Edward Capriolo 2011-07-05, 17:29
On Tue, Jul 5, 2011 at 11:45 AM, Juwei Shi <[EMAIL PROTECTED]> wrote:
> We sometimes have hundreds of map or reduce tasks for a job. I think it is
> hard to find all of them and kill the corresponding jvm processes. If we do
> not want to restart hadoop, is there any automatic methods?
> 2011/7/5 <[EMAIL PROTECTED]>
> > Um kill -9 "pid" ?
> > -----Original Message-----
> > From: Juwei Shi [mailto:[EMAIL PROTECTED]]
> > Sent: Friday, July 01, 2011 10:53 AM
> > To: [EMAIL PROTECTED]; [EMAIL PROTECTED]

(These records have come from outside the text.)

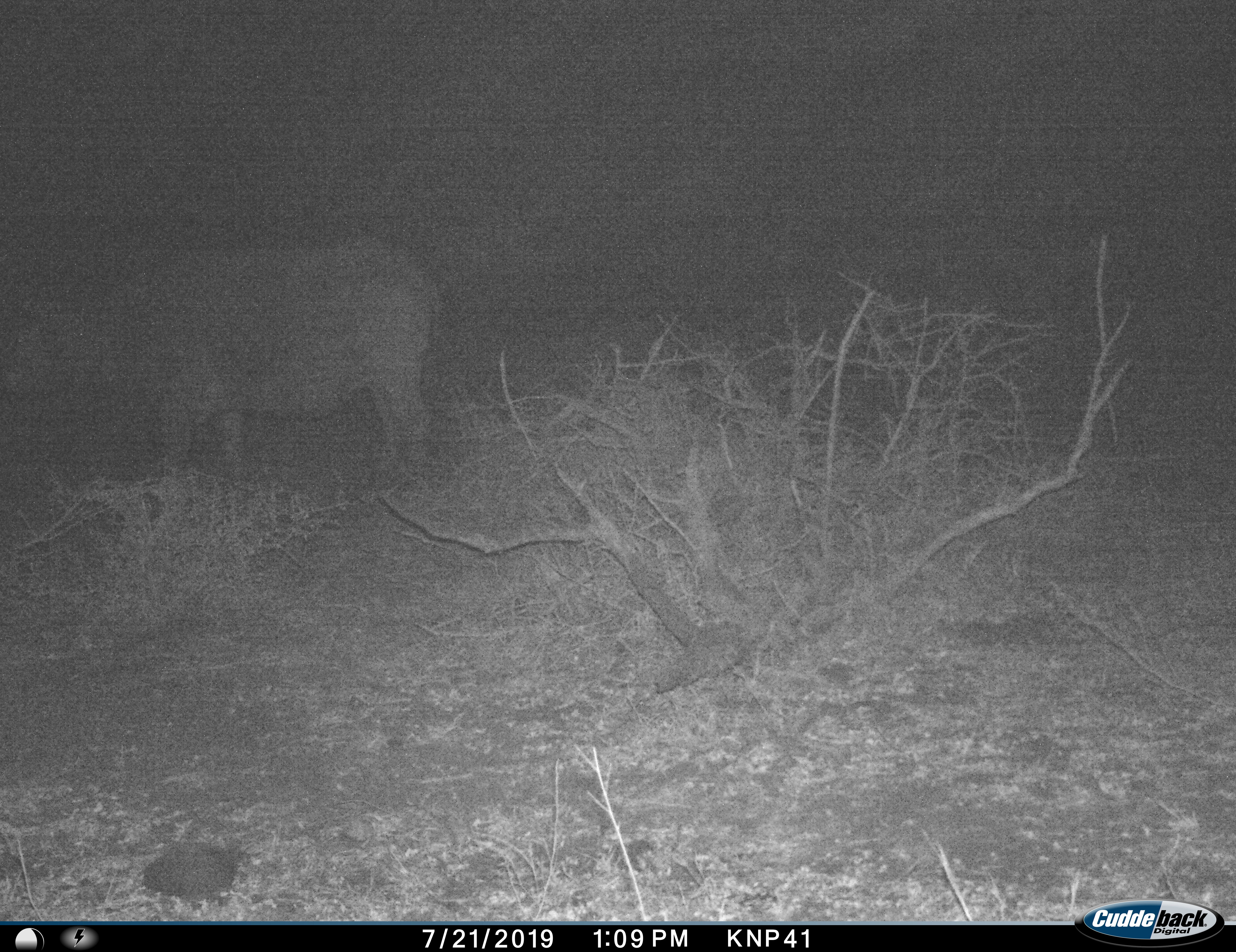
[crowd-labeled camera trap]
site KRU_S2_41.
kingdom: Animalia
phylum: Chordata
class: Mammalia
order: Artiodactyla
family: Bovidae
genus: Syncerus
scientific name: Syncerus caffer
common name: african buffalo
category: buffalo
Buffalo (african buffalo) (Syncerus caffer), count 1. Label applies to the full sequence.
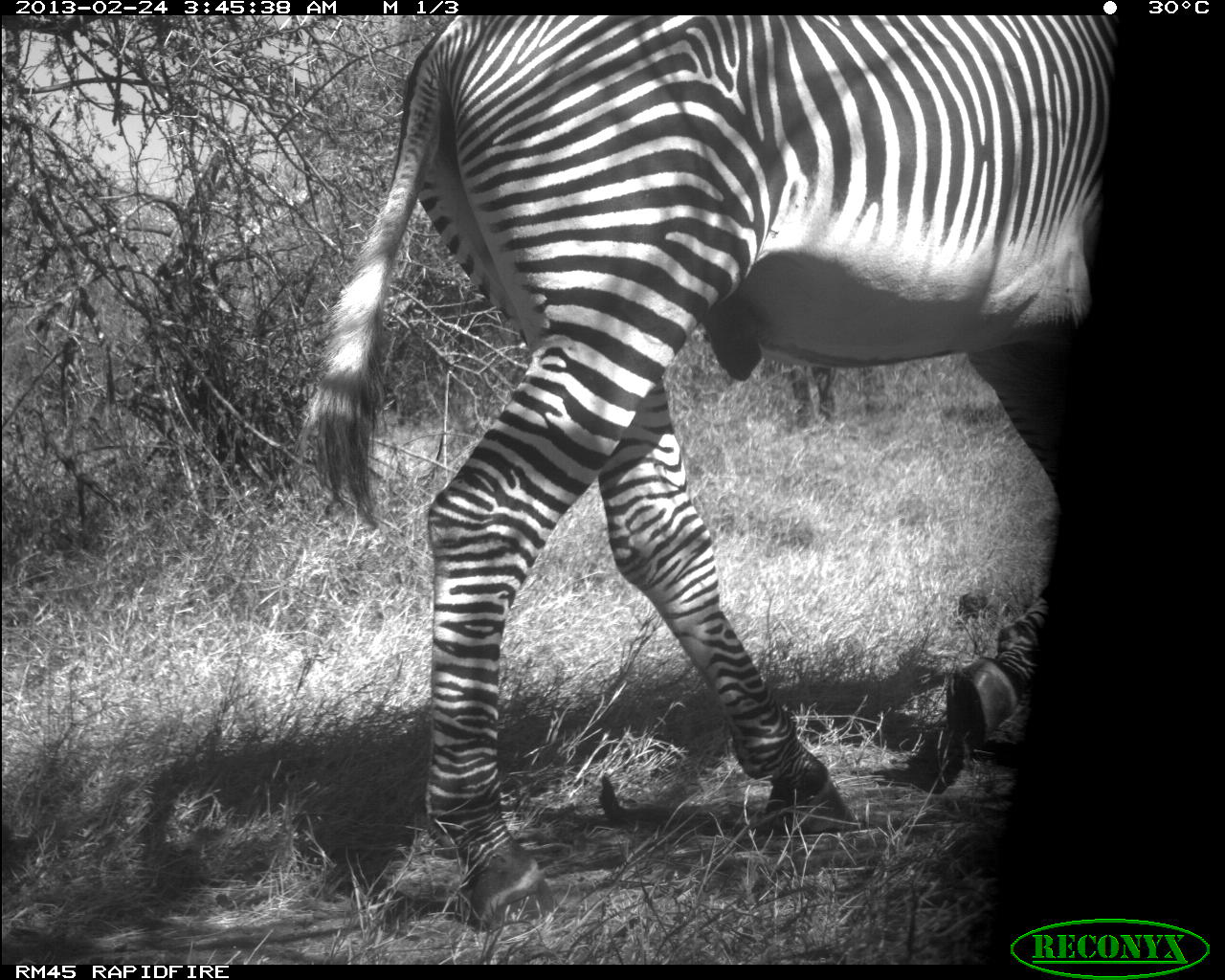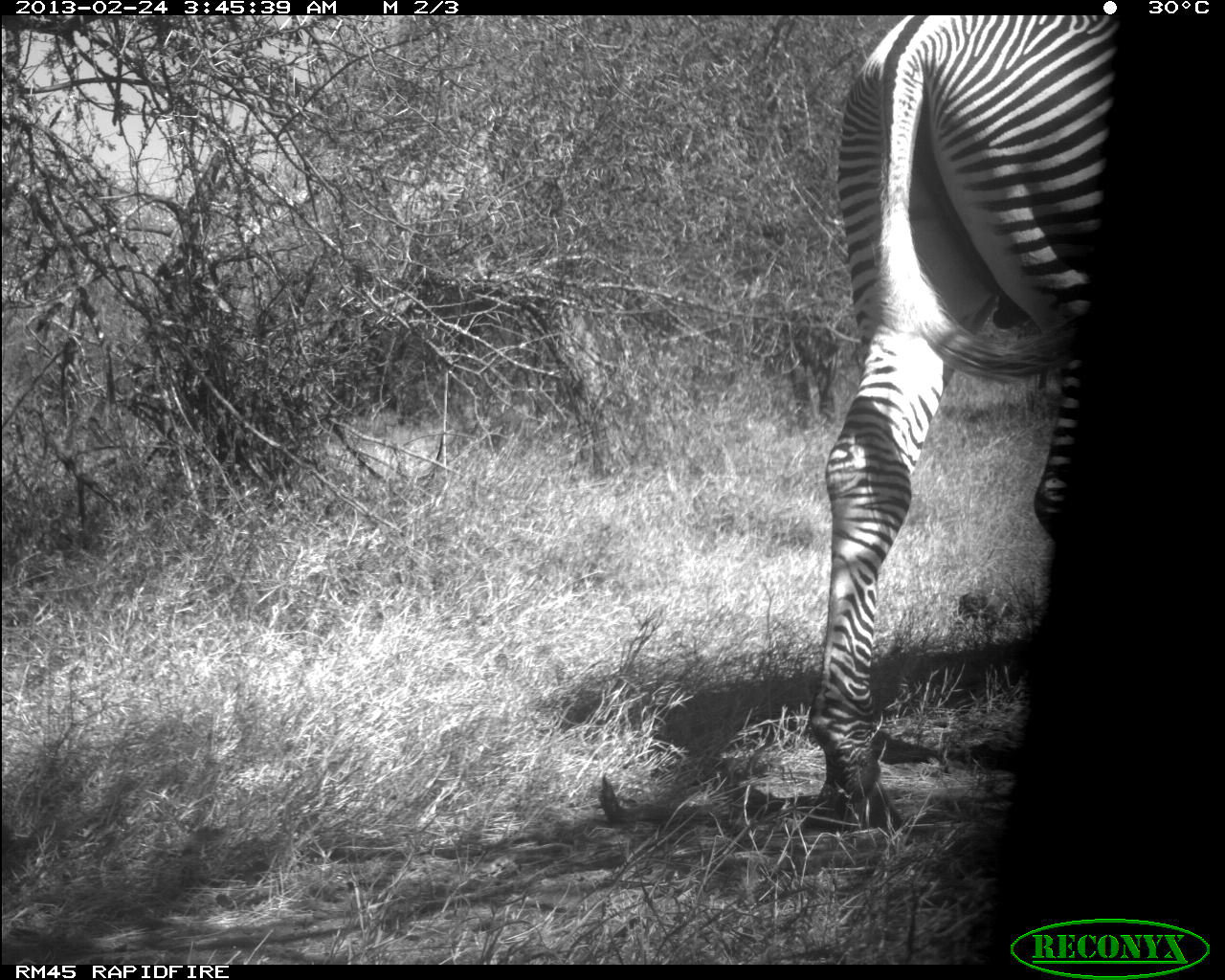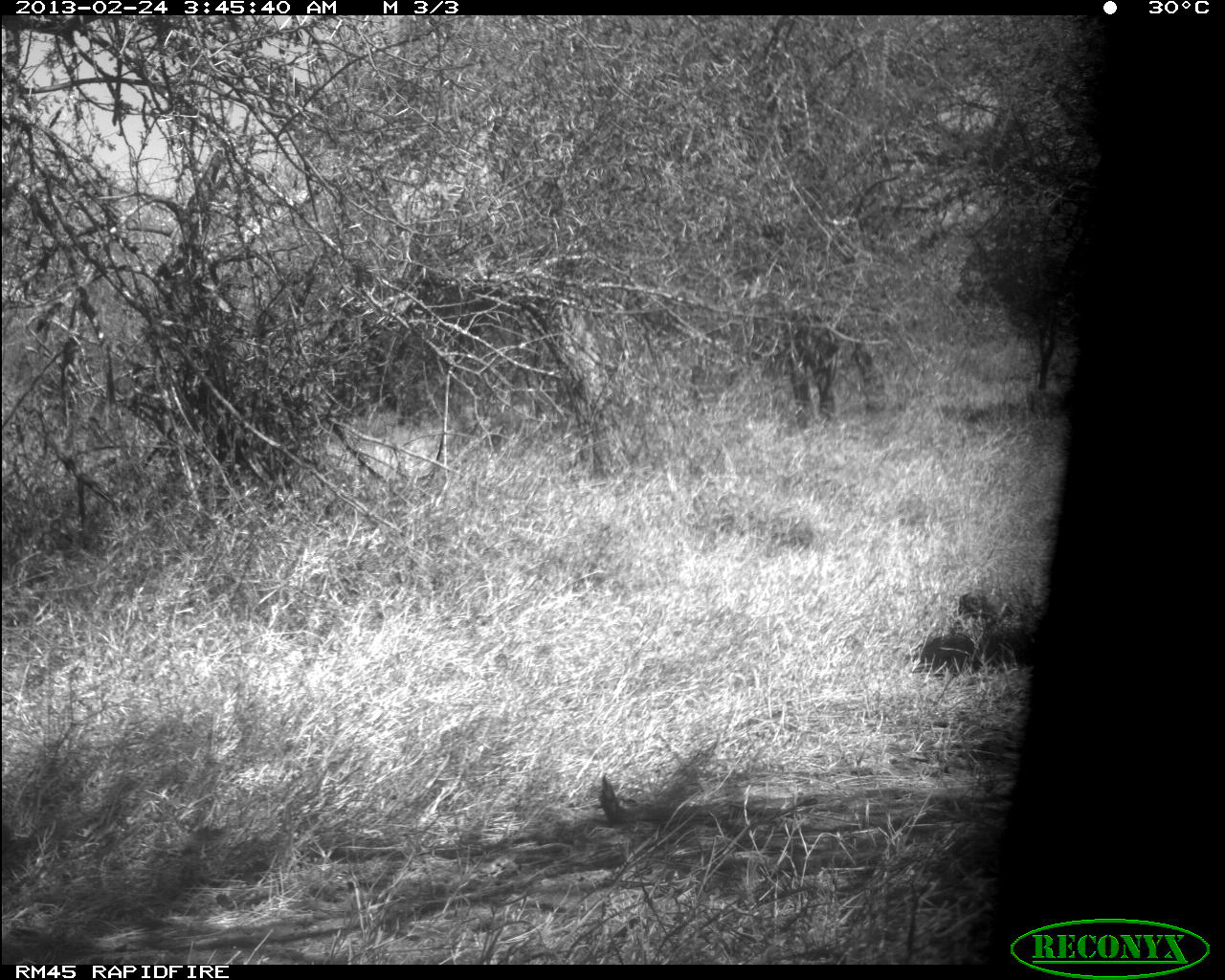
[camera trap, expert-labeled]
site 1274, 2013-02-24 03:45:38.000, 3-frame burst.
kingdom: Animalia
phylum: Chordata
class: Mammalia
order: Perissodactyla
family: Equidae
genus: Equus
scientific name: Equus grevyi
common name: grévy's zebra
Equus grevyi (grévy's zebra), count 1.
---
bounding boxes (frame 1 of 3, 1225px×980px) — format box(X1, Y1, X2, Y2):
equus grevyi: box(296, 11, 1114, 930)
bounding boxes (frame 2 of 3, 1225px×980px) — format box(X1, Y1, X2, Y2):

> > Subject: Jobs are still in running state after executing "hadoop job
> > -kill jobId"
> > Hi,
> > I faced a problem that the jobs are still running after executing
> > "hadoop
> > job -kill jobId". I rebooted the cluster but the job still can not be
> > killed.
> > The hadoop version is 0.20.2.
> > Any idea?
> > Thanks in advance!
> > --
> > - Juwei
I do not think they pop up very often but after days and months of running a
orphans can be alive. The way I would handle it is write a check that runs
over Nagios (NRPE) and looks for Hadoop task processes using ps, that are
older then a certain age such as 1 day or 1 week etc. Then you can decide if
want nagios to terminate these orphans or do it by hand.